Stored data entries:
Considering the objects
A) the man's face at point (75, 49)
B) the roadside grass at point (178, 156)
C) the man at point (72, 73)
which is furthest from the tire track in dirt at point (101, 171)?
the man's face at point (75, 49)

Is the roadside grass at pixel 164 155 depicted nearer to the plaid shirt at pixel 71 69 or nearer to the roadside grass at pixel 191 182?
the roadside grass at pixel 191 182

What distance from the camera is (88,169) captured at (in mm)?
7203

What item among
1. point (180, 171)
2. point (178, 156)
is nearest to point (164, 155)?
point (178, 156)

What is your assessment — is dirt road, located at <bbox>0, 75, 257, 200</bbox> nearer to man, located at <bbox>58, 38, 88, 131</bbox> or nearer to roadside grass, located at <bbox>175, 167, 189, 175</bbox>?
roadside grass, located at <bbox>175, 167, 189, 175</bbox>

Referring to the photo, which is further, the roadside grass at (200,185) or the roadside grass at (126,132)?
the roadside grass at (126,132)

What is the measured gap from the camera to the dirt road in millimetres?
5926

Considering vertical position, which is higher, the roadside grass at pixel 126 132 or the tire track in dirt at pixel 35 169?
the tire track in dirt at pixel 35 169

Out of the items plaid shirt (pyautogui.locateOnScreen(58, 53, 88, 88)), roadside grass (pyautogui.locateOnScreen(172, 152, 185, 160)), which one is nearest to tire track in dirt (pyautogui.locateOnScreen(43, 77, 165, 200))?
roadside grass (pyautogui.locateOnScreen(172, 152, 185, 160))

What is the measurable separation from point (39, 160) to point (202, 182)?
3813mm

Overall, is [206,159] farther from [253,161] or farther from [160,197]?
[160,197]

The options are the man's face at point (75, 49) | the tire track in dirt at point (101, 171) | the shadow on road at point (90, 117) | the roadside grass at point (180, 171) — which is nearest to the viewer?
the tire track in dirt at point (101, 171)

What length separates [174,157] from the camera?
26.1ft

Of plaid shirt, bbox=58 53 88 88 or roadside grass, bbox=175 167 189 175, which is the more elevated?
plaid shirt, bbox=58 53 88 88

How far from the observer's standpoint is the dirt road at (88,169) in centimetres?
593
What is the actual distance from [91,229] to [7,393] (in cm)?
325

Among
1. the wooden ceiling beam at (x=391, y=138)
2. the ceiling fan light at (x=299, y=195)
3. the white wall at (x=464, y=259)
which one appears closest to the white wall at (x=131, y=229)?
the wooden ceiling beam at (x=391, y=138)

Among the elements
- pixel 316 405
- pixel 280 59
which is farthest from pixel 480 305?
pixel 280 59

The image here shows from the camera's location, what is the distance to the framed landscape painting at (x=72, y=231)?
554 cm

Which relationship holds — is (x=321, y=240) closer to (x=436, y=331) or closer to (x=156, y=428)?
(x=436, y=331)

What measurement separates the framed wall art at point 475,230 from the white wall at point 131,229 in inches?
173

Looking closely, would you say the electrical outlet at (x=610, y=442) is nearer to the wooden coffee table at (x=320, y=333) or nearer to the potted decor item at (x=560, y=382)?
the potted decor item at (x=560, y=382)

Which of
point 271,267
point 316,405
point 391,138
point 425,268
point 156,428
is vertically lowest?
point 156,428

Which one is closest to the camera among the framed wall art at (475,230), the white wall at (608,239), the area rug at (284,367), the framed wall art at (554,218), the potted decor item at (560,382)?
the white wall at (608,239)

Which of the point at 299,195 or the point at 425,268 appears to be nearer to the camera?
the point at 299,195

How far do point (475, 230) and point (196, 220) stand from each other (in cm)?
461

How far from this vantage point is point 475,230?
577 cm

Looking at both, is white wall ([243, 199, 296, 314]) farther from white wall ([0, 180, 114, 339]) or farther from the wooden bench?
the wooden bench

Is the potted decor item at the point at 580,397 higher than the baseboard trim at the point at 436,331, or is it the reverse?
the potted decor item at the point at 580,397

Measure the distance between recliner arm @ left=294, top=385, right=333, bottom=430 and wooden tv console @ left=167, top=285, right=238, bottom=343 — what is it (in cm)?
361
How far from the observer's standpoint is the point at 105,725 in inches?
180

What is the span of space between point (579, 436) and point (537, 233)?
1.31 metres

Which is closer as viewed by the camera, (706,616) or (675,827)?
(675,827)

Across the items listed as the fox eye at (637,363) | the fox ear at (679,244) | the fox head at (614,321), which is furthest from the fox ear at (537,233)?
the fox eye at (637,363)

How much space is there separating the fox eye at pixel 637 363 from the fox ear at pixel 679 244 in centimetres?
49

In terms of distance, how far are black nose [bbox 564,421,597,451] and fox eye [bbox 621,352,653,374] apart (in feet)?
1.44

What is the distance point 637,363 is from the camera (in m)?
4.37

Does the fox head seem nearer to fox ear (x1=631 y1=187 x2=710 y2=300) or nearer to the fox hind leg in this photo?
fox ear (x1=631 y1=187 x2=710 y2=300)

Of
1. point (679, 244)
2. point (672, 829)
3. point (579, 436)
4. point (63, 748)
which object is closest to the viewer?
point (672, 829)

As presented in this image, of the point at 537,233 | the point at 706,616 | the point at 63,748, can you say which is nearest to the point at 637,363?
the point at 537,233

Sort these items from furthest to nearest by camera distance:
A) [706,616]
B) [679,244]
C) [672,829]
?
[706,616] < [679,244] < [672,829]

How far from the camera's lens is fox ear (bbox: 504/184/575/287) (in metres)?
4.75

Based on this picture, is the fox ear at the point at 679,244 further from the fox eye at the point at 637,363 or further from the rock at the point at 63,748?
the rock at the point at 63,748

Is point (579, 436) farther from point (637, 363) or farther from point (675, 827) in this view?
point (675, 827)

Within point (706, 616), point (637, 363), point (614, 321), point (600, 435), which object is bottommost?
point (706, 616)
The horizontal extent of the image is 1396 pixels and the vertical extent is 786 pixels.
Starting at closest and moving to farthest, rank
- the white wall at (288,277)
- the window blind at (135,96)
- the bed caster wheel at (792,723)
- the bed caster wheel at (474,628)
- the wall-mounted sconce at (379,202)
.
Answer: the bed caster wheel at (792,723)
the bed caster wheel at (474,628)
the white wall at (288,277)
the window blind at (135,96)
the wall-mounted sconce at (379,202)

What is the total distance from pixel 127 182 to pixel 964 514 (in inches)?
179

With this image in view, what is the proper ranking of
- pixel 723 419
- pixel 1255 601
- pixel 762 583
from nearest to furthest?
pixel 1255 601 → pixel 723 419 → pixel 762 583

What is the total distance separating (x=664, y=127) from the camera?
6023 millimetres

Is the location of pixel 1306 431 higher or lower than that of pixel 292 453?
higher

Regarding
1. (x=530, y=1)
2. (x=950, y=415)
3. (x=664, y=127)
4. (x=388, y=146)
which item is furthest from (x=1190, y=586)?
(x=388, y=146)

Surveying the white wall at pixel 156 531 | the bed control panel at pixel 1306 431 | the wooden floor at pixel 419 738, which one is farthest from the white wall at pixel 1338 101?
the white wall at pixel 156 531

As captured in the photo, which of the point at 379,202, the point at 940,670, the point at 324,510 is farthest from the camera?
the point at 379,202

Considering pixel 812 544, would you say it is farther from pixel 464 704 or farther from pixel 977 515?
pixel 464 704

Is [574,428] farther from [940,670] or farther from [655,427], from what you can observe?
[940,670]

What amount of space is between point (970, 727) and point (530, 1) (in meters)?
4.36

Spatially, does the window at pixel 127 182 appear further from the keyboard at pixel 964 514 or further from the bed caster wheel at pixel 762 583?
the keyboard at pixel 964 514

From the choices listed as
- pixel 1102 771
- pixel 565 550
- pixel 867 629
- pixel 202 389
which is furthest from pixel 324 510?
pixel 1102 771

> WHAT THE TASK REQUIRES
Using the data above, print every record exactly as shown.

> COMPLETED TASK
Considering the objects
A) the man's face at point (75, 49)
B) the roadside grass at point (178, 156)
C) the man at point (72, 73)
which is furthest from the tire track in dirt at point (101, 171)?
the man's face at point (75, 49)

Is the roadside grass at pixel 164 155 depicted nearer to the plaid shirt at pixel 71 69 or nearer to the roadside grass at pixel 191 182?
the roadside grass at pixel 191 182

What distance from the camera is (88,169) captured at (in mm)?
7203

What item among
1. point (180, 171)
2. point (178, 156)
is nearest to point (164, 155)?
point (178, 156)

What is your assessment — is dirt road, located at <bbox>0, 75, 257, 200</bbox> nearer to man, located at <bbox>58, 38, 88, 131</bbox> or nearer to roadside grass, located at <bbox>175, 167, 189, 175</bbox>?
roadside grass, located at <bbox>175, 167, 189, 175</bbox>

Referring to the photo, which is further, the roadside grass at (200,185) or the roadside grass at (126,132)?
the roadside grass at (126,132)

What is the measured gap from the camera to the dirt road in millimetres?
5926

Considering vertical position, which is higher, the roadside grass at pixel 126 132 or the tire track in dirt at pixel 35 169?
the tire track in dirt at pixel 35 169

Out of the items plaid shirt (pyautogui.locateOnScreen(58, 53, 88, 88)), roadside grass (pyautogui.locateOnScreen(172, 152, 185, 160)), which one is nearest to tire track in dirt (pyautogui.locateOnScreen(43, 77, 165, 200))?
roadside grass (pyautogui.locateOnScreen(172, 152, 185, 160))

What is the measurable separation from point (39, 160) to point (202, 182)?
3813mm

Overall, is [206,159] farther from [253,161] or farther from [160,197]?
[160,197]

The options are the man's face at point (75, 49) | the tire track in dirt at point (101, 171) | the shadow on road at point (90, 117) | the roadside grass at point (180, 171) — which is nearest to the viewer?
the tire track in dirt at point (101, 171)

What length separates [174,157] from the camera?
26.1ft

Of plaid shirt, bbox=58 53 88 88 or roadside grass, bbox=175 167 189 175, which is the more elevated?
plaid shirt, bbox=58 53 88 88

How far from the observer's standpoint is the dirt road at (88,169) in centimetres?
593
What is the actual distance from [91,229] to [7,393] (in cm)?
325

Among
1. the wooden ceiling beam at (x=391, y=138)
2. the ceiling fan light at (x=299, y=195)
3. the white wall at (x=464, y=259)
which one appears closest to the white wall at (x=131, y=229)?
the wooden ceiling beam at (x=391, y=138)

Among the elements
- pixel 316 405
- pixel 280 59
which is farthest from pixel 480 305?
pixel 280 59

The image here shows from the camera's location, what is the distance to the framed landscape painting at (x=72, y=231)?
554 cm

Which relationship holds — is (x=321, y=240) closer to (x=436, y=331) or closer to (x=156, y=428)?
(x=436, y=331)

What measurement separates the framed wall art at point 475,230 from the white wall at point 131,229 in inches?
173

Looking closely, would you say the electrical outlet at (x=610, y=442) is nearer to the wooden coffee table at (x=320, y=333) or nearer to the potted decor item at (x=560, y=382)?
the potted decor item at (x=560, y=382)

Which of
point 271,267
point 316,405
point 391,138
point 425,268
point 156,428
is vertically lowest?
point 156,428

Which one is closest to the camera among the framed wall art at (475,230), the white wall at (608,239), the area rug at (284,367), the framed wall art at (554,218), the potted decor item at (560,382)?
the white wall at (608,239)

Which of the point at 299,195 or the point at 425,268 appears to be nearer to the camera?
the point at 299,195

How far do point (475, 230) and point (196, 220) stand from each other (in cm)?
461

How far from this vantage point is point 475,230?
577 cm

Looking at both, is white wall ([243, 199, 296, 314]) farther from white wall ([0, 180, 114, 339]) or farther from the wooden bench?
the wooden bench

Is the potted decor item at the point at 580,397 higher than the baseboard trim at the point at 436,331, or is it the reverse?
the potted decor item at the point at 580,397

Measure the distance between recliner arm @ left=294, top=385, right=333, bottom=430 and wooden tv console @ left=167, top=285, right=238, bottom=343 — what is it (in cm)?
361
How far from the observer's standpoint is the point at 105,725 in inches?
180

What is the span of space between point (579, 436) and point (537, 233)?
1.31 metres

Which is closer as viewed by the camera, (706,616) or (675,827)?
(675,827)

Across the items listed as the fox eye at (637,363) | the fox ear at (679,244) | the fox head at (614,321), which is furthest from the fox ear at (537,233)?
the fox eye at (637,363)

How much space is there separating the fox eye at pixel 637 363 from the fox ear at pixel 679 244 in centimetres?
49

In terms of distance, how far are black nose [bbox 564,421,597,451] and fox eye [bbox 621,352,653,374] apart (in feet)?
1.44

What is the distance point 637,363 is from the camera (in m)?
4.37

Does the fox head seem nearer to fox ear (x1=631 y1=187 x2=710 y2=300) or nearer to the fox hind leg in this photo?
fox ear (x1=631 y1=187 x2=710 y2=300)

Of
1. point (679, 244)
2. point (672, 829)
3. point (579, 436)
4. point (63, 748)
which object is closest to the viewer?
point (672, 829)

As presented in this image, of the point at 537,233 | the point at 706,616 | the point at 63,748, can you say which is nearest to the point at 637,363?
the point at 537,233

Sort these items from furthest to nearest by camera distance:
A) [706,616]
B) [679,244]
C) [672,829]
?
[706,616] < [679,244] < [672,829]

How far from the camera's lens is fox ear (bbox: 504/184/575/287) (in metres)?
4.75

Based on this picture, is the fox ear at the point at 679,244 further from the fox eye at the point at 637,363 or further from the rock at the point at 63,748?
the rock at the point at 63,748

Is point (579, 436) farther from point (637, 363) or farther from point (675, 827) in this view?
point (675, 827)

Within point (706, 616), point (637, 363), point (614, 321), point (600, 435), which object is bottommost?
point (706, 616)
The horizontal extent of the image is 1396 pixels and the vertical extent is 786 pixels.
Starting at closest and moving to farthest, rank
- the white wall at (288,277)
- the window blind at (135,96)
- the bed caster wheel at (792,723)
- the bed caster wheel at (474,628)
- the wall-mounted sconce at (379,202)
.
Answer: the bed caster wheel at (792,723)
the bed caster wheel at (474,628)
the white wall at (288,277)
the window blind at (135,96)
the wall-mounted sconce at (379,202)

What is the total distance from pixel 127 182 to pixel 964 514 (in inches)?
179

With this image in view, what is the proper ranking of
- pixel 723 419
- pixel 1255 601
- pixel 762 583
from nearest to furthest?
pixel 1255 601 → pixel 723 419 → pixel 762 583

What is the total distance separating (x=664, y=127) from the camera?
6023 millimetres

Is the location of pixel 1306 431 higher or lower than that of pixel 292 453?
higher

Regarding
1. (x=530, y=1)
2. (x=950, y=415)
3. (x=664, y=127)
4. (x=388, y=146)
which item is furthest from (x=1190, y=586)?
(x=388, y=146)

Surveying the white wall at pixel 156 531 | the bed control panel at pixel 1306 431 | the wooden floor at pixel 419 738, which one is farthest from the white wall at pixel 1338 101?
the white wall at pixel 156 531

As captured in the photo, which of the point at 379,202, the point at 940,670, the point at 324,510 is farthest from the camera?
the point at 379,202

Considering pixel 812 544, would you say it is farther from pixel 464 704 or farther from pixel 977 515?
pixel 464 704

Is [574,428] farther from [940,670] or farther from [655,427], from what you can observe?
[940,670]

What amount of space is between point (970, 727) and point (530, 1) (in meters)?
4.36

Spatially, does the window at pixel 127 182 appear further from the keyboard at pixel 964 514 or further from the bed caster wheel at pixel 762 583?
the keyboard at pixel 964 514

From the choices listed as
- pixel 1102 771
- pixel 565 550
- pixel 867 629
- pixel 202 389
which is furthest from pixel 324 510?
pixel 1102 771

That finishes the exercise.